Per Andrea Agnelli gridare “colerosi e terremotati” non è razzismo, rientra nella cultura italiana. (Magari la sua)

(ANSA) – ROMA, 21 NOV – “Il razzismo è da debellare, non ha senso di esistere”, ma per eliminarlo dagli stadi “bisogna essere severi”: lo ha affermato, in un incontro alla Triennale di Milano, il presidente della Juventus Andrea Agnelli. Però, ha proseguito, “mi dà fastidio che molte delle sanzioni applicate siano legate alla discriminazione territoriale che punisce a mo’ di razzismo il campanilismo, che invece fa parte della nostra cultura e non è razzismo.
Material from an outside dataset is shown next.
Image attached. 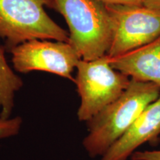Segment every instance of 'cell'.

Vanno colpiti i buu, gli altri cori sono nostre peculiarità”.

E insomma, per Andrea Agnelli – e per tutti i presidenti di serie A, compreso De Laurentiis – colerosi, terremotati è campanilismo, così come augurare l’eruzione di Vesuvio. Si indigna anche il presidente della Juventus, gli dà fastidio questo subdolo accostamento. Capiamo che – per dirla alla Protagora – l’uomo sia misura di tutte le cose, e quindi nel mondo di Agnelli “colerosi e terremotati” fa parte della sua cultura. Almeno, non cerchi di esportare il modello. Saranno peculiarità sue e degli amichetti suoi; noi associamo alla nostra cultura altri comportamenti.

Dichiarazioni che arrivano in una giornata particolarmente intensa per il figlio di Umberto Agnelli. 
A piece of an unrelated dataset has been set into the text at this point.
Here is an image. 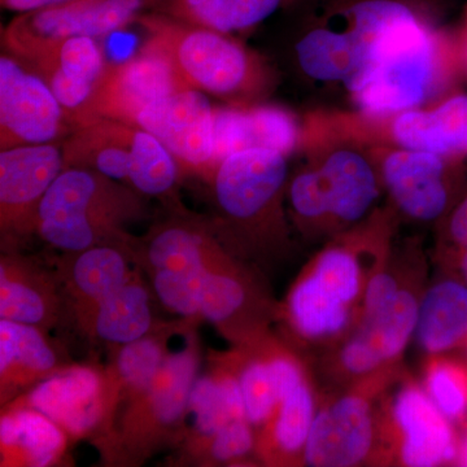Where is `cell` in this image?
I'll use <instances>...</instances> for the list:
<instances>
[{"label": "cell", "mask_w": 467, "mask_h": 467, "mask_svg": "<svg viewBox=\"0 0 467 467\" xmlns=\"http://www.w3.org/2000/svg\"><path fill=\"white\" fill-rule=\"evenodd\" d=\"M466 69L461 39L435 29L405 2L368 66L347 88L353 109L386 115L434 103Z\"/></svg>", "instance_id": "obj_2"}, {"label": "cell", "mask_w": 467, "mask_h": 467, "mask_svg": "<svg viewBox=\"0 0 467 467\" xmlns=\"http://www.w3.org/2000/svg\"><path fill=\"white\" fill-rule=\"evenodd\" d=\"M75 125L41 76L23 61L0 57V149L63 142Z\"/></svg>", "instance_id": "obj_16"}, {"label": "cell", "mask_w": 467, "mask_h": 467, "mask_svg": "<svg viewBox=\"0 0 467 467\" xmlns=\"http://www.w3.org/2000/svg\"><path fill=\"white\" fill-rule=\"evenodd\" d=\"M288 216L303 235L308 238L333 236L330 204L318 169L306 159L288 178Z\"/></svg>", "instance_id": "obj_33"}, {"label": "cell", "mask_w": 467, "mask_h": 467, "mask_svg": "<svg viewBox=\"0 0 467 467\" xmlns=\"http://www.w3.org/2000/svg\"><path fill=\"white\" fill-rule=\"evenodd\" d=\"M137 24L146 30L142 50L164 58L181 85L225 101L263 103L276 86L266 58L234 34L149 12Z\"/></svg>", "instance_id": "obj_3"}, {"label": "cell", "mask_w": 467, "mask_h": 467, "mask_svg": "<svg viewBox=\"0 0 467 467\" xmlns=\"http://www.w3.org/2000/svg\"><path fill=\"white\" fill-rule=\"evenodd\" d=\"M64 169L63 142L0 150L2 241L33 234L36 208Z\"/></svg>", "instance_id": "obj_18"}, {"label": "cell", "mask_w": 467, "mask_h": 467, "mask_svg": "<svg viewBox=\"0 0 467 467\" xmlns=\"http://www.w3.org/2000/svg\"><path fill=\"white\" fill-rule=\"evenodd\" d=\"M24 64L45 79L73 122L90 99L106 61L97 38L72 36Z\"/></svg>", "instance_id": "obj_24"}, {"label": "cell", "mask_w": 467, "mask_h": 467, "mask_svg": "<svg viewBox=\"0 0 467 467\" xmlns=\"http://www.w3.org/2000/svg\"><path fill=\"white\" fill-rule=\"evenodd\" d=\"M457 465L467 467V425H465L463 435L460 436V451Z\"/></svg>", "instance_id": "obj_41"}, {"label": "cell", "mask_w": 467, "mask_h": 467, "mask_svg": "<svg viewBox=\"0 0 467 467\" xmlns=\"http://www.w3.org/2000/svg\"><path fill=\"white\" fill-rule=\"evenodd\" d=\"M297 152L312 161L321 174L334 235L358 225L380 207L382 180L365 144L339 137L306 116L301 119Z\"/></svg>", "instance_id": "obj_11"}, {"label": "cell", "mask_w": 467, "mask_h": 467, "mask_svg": "<svg viewBox=\"0 0 467 467\" xmlns=\"http://www.w3.org/2000/svg\"><path fill=\"white\" fill-rule=\"evenodd\" d=\"M199 365L201 355L192 337L182 349L168 353L149 389L126 405L117 435V444L126 453L140 456L182 427Z\"/></svg>", "instance_id": "obj_14"}, {"label": "cell", "mask_w": 467, "mask_h": 467, "mask_svg": "<svg viewBox=\"0 0 467 467\" xmlns=\"http://www.w3.org/2000/svg\"><path fill=\"white\" fill-rule=\"evenodd\" d=\"M461 45H462L463 57H465V66L467 69V11L465 16V26H463L462 38H461Z\"/></svg>", "instance_id": "obj_42"}, {"label": "cell", "mask_w": 467, "mask_h": 467, "mask_svg": "<svg viewBox=\"0 0 467 467\" xmlns=\"http://www.w3.org/2000/svg\"><path fill=\"white\" fill-rule=\"evenodd\" d=\"M57 348L36 326L0 319L2 402L17 399L63 368Z\"/></svg>", "instance_id": "obj_26"}, {"label": "cell", "mask_w": 467, "mask_h": 467, "mask_svg": "<svg viewBox=\"0 0 467 467\" xmlns=\"http://www.w3.org/2000/svg\"><path fill=\"white\" fill-rule=\"evenodd\" d=\"M218 236L211 223L174 209L171 217L150 227L144 238L130 236L135 263L152 282L153 295L180 317H201V292L209 251Z\"/></svg>", "instance_id": "obj_7"}, {"label": "cell", "mask_w": 467, "mask_h": 467, "mask_svg": "<svg viewBox=\"0 0 467 467\" xmlns=\"http://www.w3.org/2000/svg\"><path fill=\"white\" fill-rule=\"evenodd\" d=\"M288 156L261 149L227 156L205 178L217 212L211 225L233 254L288 244Z\"/></svg>", "instance_id": "obj_4"}, {"label": "cell", "mask_w": 467, "mask_h": 467, "mask_svg": "<svg viewBox=\"0 0 467 467\" xmlns=\"http://www.w3.org/2000/svg\"><path fill=\"white\" fill-rule=\"evenodd\" d=\"M67 304L57 272L51 275L38 264L11 252L0 263V319L51 327Z\"/></svg>", "instance_id": "obj_23"}, {"label": "cell", "mask_w": 467, "mask_h": 467, "mask_svg": "<svg viewBox=\"0 0 467 467\" xmlns=\"http://www.w3.org/2000/svg\"><path fill=\"white\" fill-rule=\"evenodd\" d=\"M263 339L252 343L254 355L242 359L236 373L245 414L254 427L265 426L285 393L308 377L292 353L272 344L265 346Z\"/></svg>", "instance_id": "obj_25"}, {"label": "cell", "mask_w": 467, "mask_h": 467, "mask_svg": "<svg viewBox=\"0 0 467 467\" xmlns=\"http://www.w3.org/2000/svg\"><path fill=\"white\" fill-rule=\"evenodd\" d=\"M214 167L233 153L273 150L290 156L299 150L301 121L275 104H225L214 113Z\"/></svg>", "instance_id": "obj_21"}, {"label": "cell", "mask_w": 467, "mask_h": 467, "mask_svg": "<svg viewBox=\"0 0 467 467\" xmlns=\"http://www.w3.org/2000/svg\"><path fill=\"white\" fill-rule=\"evenodd\" d=\"M100 243L76 254H64L57 266L67 306L76 321L126 284L137 269L129 241Z\"/></svg>", "instance_id": "obj_22"}, {"label": "cell", "mask_w": 467, "mask_h": 467, "mask_svg": "<svg viewBox=\"0 0 467 467\" xmlns=\"http://www.w3.org/2000/svg\"><path fill=\"white\" fill-rule=\"evenodd\" d=\"M214 113L208 95L181 88L146 107L134 125L155 135L181 171L205 180L214 168Z\"/></svg>", "instance_id": "obj_17"}, {"label": "cell", "mask_w": 467, "mask_h": 467, "mask_svg": "<svg viewBox=\"0 0 467 467\" xmlns=\"http://www.w3.org/2000/svg\"><path fill=\"white\" fill-rule=\"evenodd\" d=\"M66 168L91 169L173 209L181 168L155 135L137 125L109 119L79 122L63 140Z\"/></svg>", "instance_id": "obj_6"}, {"label": "cell", "mask_w": 467, "mask_h": 467, "mask_svg": "<svg viewBox=\"0 0 467 467\" xmlns=\"http://www.w3.org/2000/svg\"><path fill=\"white\" fill-rule=\"evenodd\" d=\"M418 346L441 355L467 346V285L448 275L423 292L418 313Z\"/></svg>", "instance_id": "obj_27"}, {"label": "cell", "mask_w": 467, "mask_h": 467, "mask_svg": "<svg viewBox=\"0 0 467 467\" xmlns=\"http://www.w3.org/2000/svg\"><path fill=\"white\" fill-rule=\"evenodd\" d=\"M399 376L396 368L365 378L318 404L304 465L353 467L379 462L380 401Z\"/></svg>", "instance_id": "obj_9"}, {"label": "cell", "mask_w": 467, "mask_h": 467, "mask_svg": "<svg viewBox=\"0 0 467 467\" xmlns=\"http://www.w3.org/2000/svg\"><path fill=\"white\" fill-rule=\"evenodd\" d=\"M183 88L164 58L140 51L138 57L106 63L90 99L73 119L79 122L109 119L134 125L150 104Z\"/></svg>", "instance_id": "obj_19"}, {"label": "cell", "mask_w": 467, "mask_h": 467, "mask_svg": "<svg viewBox=\"0 0 467 467\" xmlns=\"http://www.w3.org/2000/svg\"><path fill=\"white\" fill-rule=\"evenodd\" d=\"M399 216L438 223L466 192L465 162L427 150L367 146Z\"/></svg>", "instance_id": "obj_13"}, {"label": "cell", "mask_w": 467, "mask_h": 467, "mask_svg": "<svg viewBox=\"0 0 467 467\" xmlns=\"http://www.w3.org/2000/svg\"><path fill=\"white\" fill-rule=\"evenodd\" d=\"M460 435L423 386L399 376L380 401L379 463L408 467L457 465Z\"/></svg>", "instance_id": "obj_10"}, {"label": "cell", "mask_w": 467, "mask_h": 467, "mask_svg": "<svg viewBox=\"0 0 467 467\" xmlns=\"http://www.w3.org/2000/svg\"><path fill=\"white\" fill-rule=\"evenodd\" d=\"M168 353L161 337L150 334L119 346L107 370L119 402L125 401L128 405L140 398L152 383Z\"/></svg>", "instance_id": "obj_32"}, {"label": "cell", "mask_w": 467, "mask_h": 467, "mask_svg": "<svg viewBox=\"0 0 467 467\" xmlns=\"http://www.w3.org/2000/svg\"><path fill=\"white\" fill-rule=\"evenodd\" d=\"M447 275L457 276L467 285V248L441 260Z\"/></svg>", "instance_id": "obj_40"}, {"label": "cell", "mask_w": 467, "mask_h": 467, "mask_svg": "<svg viewBox=\"0 0 467 467\" xmlns=\"http://www.w3.org/2000/svg\"><path fill=\"white\" fill-rule=\"evenodd\" d=\"M405 0H355L309 27L297 41V64L313 81L344 90L367 67Z\"/></svg>", "instance_id": "obj_8"}, {"label": "cell", "mask_w": 467, "mask_h": 467, "mask_svg": "<svg viewBox=\"0 0 467 467\" xmlns=\"http://www.w3.org/2000/svg\"><path fill=\"white\" fill-rule=\"evenodd\" d=\"M248 420H233L214 435L207 453L214 462H238L256 448V439Z\"/></svg>", "instance_id": "obj_36"}, {"label": "cell", "mask_w": 467, "mask_h": 467, "mask_svg": "<svg viewBox=\"0 0 467 467\" xmlns=\"http://www.w3.org/2000/svg\"><path fill=\"white\" fill-rule=\"evenodd\" d=\"M61 2H66V0H0V5H2L3 9L20 15L51 7V5Z\"/></svg>", "instance_id": "obj_39"}, {"label": "cell", "mask_w": 467, "mask_h": 467, "mask_svg": "<svg viewBox=\"0 0 467 467\" xmlns=\"http://www.w3.org/2000/svg\"><path fill=\"white\" fill-rule=\"evenodd\" d=\"M67 447V435L39 411L7 407L0 418L3 466L46 467L57 462Z\"/></svg>", "instance_id": "obj_28"}, {"label": "cell", "mask_w": 467, "mask_h": 467, "mask_svg": "<svg viewBox=\"0 0 467 467\" xmlns=\"http://www.w3.org/2000/svg\"><path fill=\"white\" fill-rule=\"evenodd\" d=\"M235 259L217 239L208 254L199 315L234 342L248 346L264 337L265 317L261 313L266 308L251 276Z\"/></svg>", "instance_id": "obj_20"}, {"label": "cell", "mask_w": 467, "mask_h": 467, "mask_svg": "<svg viewBox=\"0 0 467 467\" xmlns=\"http://www.w3.org/2000/svg\"><path fill=\"white\" fill-rule=\"evenodd\" d=\"M131 187L84 168H66L43 196L33 234L64 254L129 238L125 226L146 214Z\"/></svg>", "instance_id": "obj_5"}, {"label": "cell", "mask_w": 467, "mask_h": 467, "mask_svg": "<svg viewBox=\"0 0 467 467\" xmlns=\"http://www.w3.org/2000/svg\"><path fill=\"white\" fill-rule=\"evenodd\" d=\"M423 389L451 422L467 420V362L447 353L431 355L423 370Z\"/></svg>", "instance_id": "obj_34"}, {"label": "cell", "mask_w": 467, "mask_h": 467, "mask_svg": "<svg viewBox=\"0 0 467 467\" xmlns=\"http://www.w3.org/2000/svg\"><path fill=\"white\" fill-rule=\"evenodd\" d=\"M161 0H66L16 15L2 29L5 52L29 61L55 43L72 36H99L119 32L149 12Z\"/></svg>", "instance_id": "obj_12"}, {"label": "cell", "mask_w": 467, "mask_h": 467, "mask_svg": "<svg viewBox=\"0 0 467 467\" xmlns=\"http://www.w3.org/2000/svg\"><path fill=\"white\" fill-rule=\"evenodd\" d=\"M119 405L107 371L73 365L36 383L8 407L34 409L54 420L67 438L81 439L109 423Z\"/></svg>", "instance_id": "obj_15"}, {"label": "cell", "mask_w": 467, "mask_h": 467, "mask_svg": "<svg viewBox=\"0 0 467 467\" xmlns=\"http://www.w3.org/2000/svg\"><path fill=\"white\" fill-rule=\"evenodd\" d=\"M192 420V445L207 451L214 435L233 420H248L244 399L235 371L221 368L220 371L196 377L186 418Z\"/></svg>", "instance_id": "obj_31"}, {"label": "cell", "mask_w": 467, "mask_h": 467, "mask_svg": "<svg viewBox=\"0 0 467 467\" xmlns=\"http://www.w3.org/2000/svg\"><path fill=\"white\" fill-rule=\"evenodd\" d=\"M77 324L85 333L115 347L150 334L153 328L150 292L138 270Z\"/></svg>", "instance_id": "obj_29"}, {"label": "cell", "mask_w": 467, "mask_h": 467, "mask_svg": "<svg viewBox=\"0 0 467 467\" xmlns=\"http://www.w3.org/2000/svg\"><path fill=\"white\" fill-rule=\"evenodd\" d=\"M295 0H227L213 29L227 34L248 32Z\"/></svg>", "instance_id": "obj_35"}, {"label": "cell", "mask_w": 467, "mask_h": 467, "mask_svg": "<svg viewBox=\"0 0 467 467\" xmlns=\"http://www.w3.org/2000/svg\"><path fill=\"white\" fill-rule=\"evenodd\" d=\"M400 217L389 204L330 242L297 278L288 294L285 318L299 339L334 346L356 327L365 288L378 265L368 257L391 250Z\"/></svg>", "instance_id": "obj_1"}, {"label": "cell", "mask_w": 467, "mask_h": 467, "mask_svg": "<svg viewBox=\"0 0 467 467\" xmlns=\"http://www.w3.org/2000/svg\"><path fill=\"white\" fill-rule=\"evenodd\" d=\"M318 401L308 377L292 387L264 426L260 454L266 462H303Z\"/></svg>", "instance_id": "obj_30"}, {"label": "cell", "mask_w": 467, "mask_h": 467, "mask_svg": "<svg viewBox=\"0 0 467 467\" xmlns=\"http://www.w3.org/2000/svg\"><path fill=\"white\" fill-rule=\"evenodd\" d=\"M439 260L467 248V190L453 208L436 223Z\"/></svg>", "instance_id": "obj_37"}, {"label": "cell", "mask_w": 467, "mask_h": 467, "mask_svg": "<svg viewBox=\"0 0 467 467\" xmlns=\"http://www.w3.org/2000/svg\"><path fill=\"white\" fill-rule=\"evenodd\" d=\"M227 0H161L156 14L213 29Z\"/></svg>", "instance_id": "obj_38"}, {"label": "cell", "mask_w": 467, "mask_h": 467, "mask_svg": "<svg viewBox=\"0 0 467 467\" xmlns=\"http://www.w3.org/2000/svg\"><path fill=\"white\" fill-rule=\"evenodd\" d=\"M466 348H467V346H466Z\"/></svg>", "instance_id": "obj_43"}]
</instances>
«Luciano Moggi rappresenta una parte importante della storia della Juve: noi siamo il paese del cattolicesimo e del perdono, si può anche perdonare, no?». A questo punto acquistano altro rilievo le sue dichiarazioni contro Tavecchio: “Sono rispettoso delle istituzioni e se Tavecchio mi chiama al telefono rispondo, ma preferivo una soluzione diversa e continuo a sostenerlo. La gaffe su Opti Pobà? L’Italia ha un senso etico molto basso e gli scivoloni non creano particolare sorpresa”. Meglio per Andrea Agnelli, aggiungiamo.